Problem to solve => Using the entries below, return word for word the lines from the one containing "The shot reveals" up to and including the last.
[start of Record list]
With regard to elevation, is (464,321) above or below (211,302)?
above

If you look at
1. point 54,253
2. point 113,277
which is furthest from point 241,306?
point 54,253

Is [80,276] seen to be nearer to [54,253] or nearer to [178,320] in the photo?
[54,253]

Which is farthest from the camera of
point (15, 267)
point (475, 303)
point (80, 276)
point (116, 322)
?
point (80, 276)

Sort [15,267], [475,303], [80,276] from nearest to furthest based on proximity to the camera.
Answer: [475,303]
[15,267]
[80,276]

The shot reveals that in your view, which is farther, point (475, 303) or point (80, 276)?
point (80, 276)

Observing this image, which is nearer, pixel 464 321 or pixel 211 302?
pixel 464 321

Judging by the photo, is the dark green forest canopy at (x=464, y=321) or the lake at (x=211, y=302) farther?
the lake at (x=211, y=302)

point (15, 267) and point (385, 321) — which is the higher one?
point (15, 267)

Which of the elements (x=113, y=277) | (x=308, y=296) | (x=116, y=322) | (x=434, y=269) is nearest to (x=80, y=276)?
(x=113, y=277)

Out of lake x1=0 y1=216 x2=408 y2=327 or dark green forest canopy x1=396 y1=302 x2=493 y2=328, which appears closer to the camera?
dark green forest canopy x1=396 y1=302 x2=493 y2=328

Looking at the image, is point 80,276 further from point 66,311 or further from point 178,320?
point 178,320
[end of Record list]
Finished answer =>
The shot reveals that in your view, which is farther, point (475, 303) or point (80, 276)?
point (80, 276)

Observing this image, which is nearer, pixel 464 321 or pixel 211 302?
pixel 464 321

Judging by the photo, is the dark green forest canopy at (x=464, y=321) or the lake at (x=211, y=302) farther?
the lake at (x=211, y=302)

point (15, 267) and point (385, 321) — which is the higher one?
point (15, 267)

Which of the elements (x=113, y=277) | (x=308, y=296) | (x=116, y=322) | (x=434, y=269) is nearest to (x=80, y=276)?
(x=113, y=277)

Out of lake x1=0 y1=216 x2=408 y2=327 or dark green forest canopy x1=396 y1=302 x2=493 y2=328, which appears closer to the camera?
dark green forest canopy x1=396 y1=302 x2=493 y2=328

Looking at the image, is point 80,276 further from point 66,311 or further from point 178,320?
point 178,320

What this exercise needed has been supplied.